The year is 2032. This
is the City, centre of world politics.
In Leon’s experience, it came down to who you could trust. The
City’s intelligence organisation, run by the Tin Man, had been compromised, to
what level he couldn’t say.
His own organisation may have been compromised too. And it
made him feel like the Tin Man to admit that, to make the decision to go alone.
Teams were key, teams provided balance.
Scarecrow had located Dorothy, he had bugged the vehicles at
the original location, but he hadn’t reported in since and there were dangerous
men in the City.
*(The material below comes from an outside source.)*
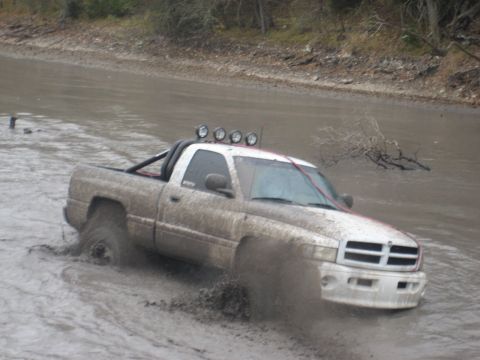 2001 Jeep Wrangler - White Dodge Ram pickup truck navigates through a muddy terrain, kicking up water and mud.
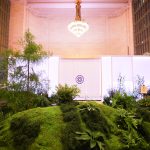 Moss hillside and plexiglass tea pavilion beneath the Vanderbilt Hall chandelier, Grand Central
Playing pieces not usually on the board. Leon feared the
worse.
Leon had followed one of Scarecrow’s trackers to this
warehouse. He soothed the building’s security network, kept it calm, wrapped it
around him like a warm blanket. It wouldn’t tell on him, he was its invisible
friend, its secret.
He nearly tripped over the first body, concealed in the
shadows behind a fuel reserve.
The corpse wasn’t local security caught in the wrong place
at the wrong time; it was a mercenary, hired by the enemy, which meant there
was someone else here. Leon asked gentle questions of the security, not wanting
to push their friendship too far. But all he got back was a ghost, as if he had
cast a shadow into his own future. A shadow with wetwork skills.
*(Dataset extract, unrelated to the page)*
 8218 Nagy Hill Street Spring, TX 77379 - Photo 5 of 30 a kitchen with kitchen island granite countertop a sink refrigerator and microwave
He found another two guards on the way up to the roof. Their
uplinks were still feeding active data, a video loop of a patrol pattern, a
heartbeat that no longer existed. It was high level stuff, but the internal
security must be skeletal to miss this trick. Or distracted.
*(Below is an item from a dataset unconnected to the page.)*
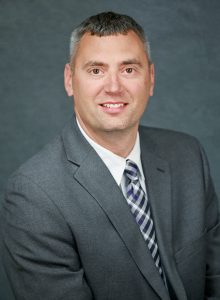 a man with grey hair wearing a grey suit, white shirt and tie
The next body was tucked in a corner on the rooftop. Not
dead, but breathing raggedly, on the edge of consciousness, on the precipice of
death. He recognised the face beneath the black streaks of masking make-up.
“Scarecrow.”
“Hey, Boss.”
****
Dorothy blinked. Everything was blurred, everything felt out
of sync. She remembered shadows, dreams and ghosts. Bloodshed and bloodlust. A
darkness nesting in her soul.
The bright lights shimmered above her, painful, piercing.
Her head felt as if it had been cracked open and driven through with nails.
Her last clear thought was the General in front of her, on
his knees. Then, nothing, a long night full of demons. Someone was looking down
at her. She tried to move, she was lying flat, straps at her arms and legs, a
firm cushion beneath her.
She blinked rapidly, trying to focus.
“She’s waking. Well done, Doctor, it seems you succeeded on
both counts. You really are a wizard.”
Dorothy knew that voice, she had hunted that voice for
years.
“General.” She managed to slur as her vision swam and
cleared.
And there he was, looking down at her, head bandaged, but
smiling horribly.
“Siberian, come and say hello.”
The Siberian. She had heard rumours of the General’s
shadowy, left-hand man.
Another figure stepped into her vision. Dark eyes gazed
coldly down at her from a face she recognised.
“No,” she choked.
He smiled, baring his teeth. It was not pleasant.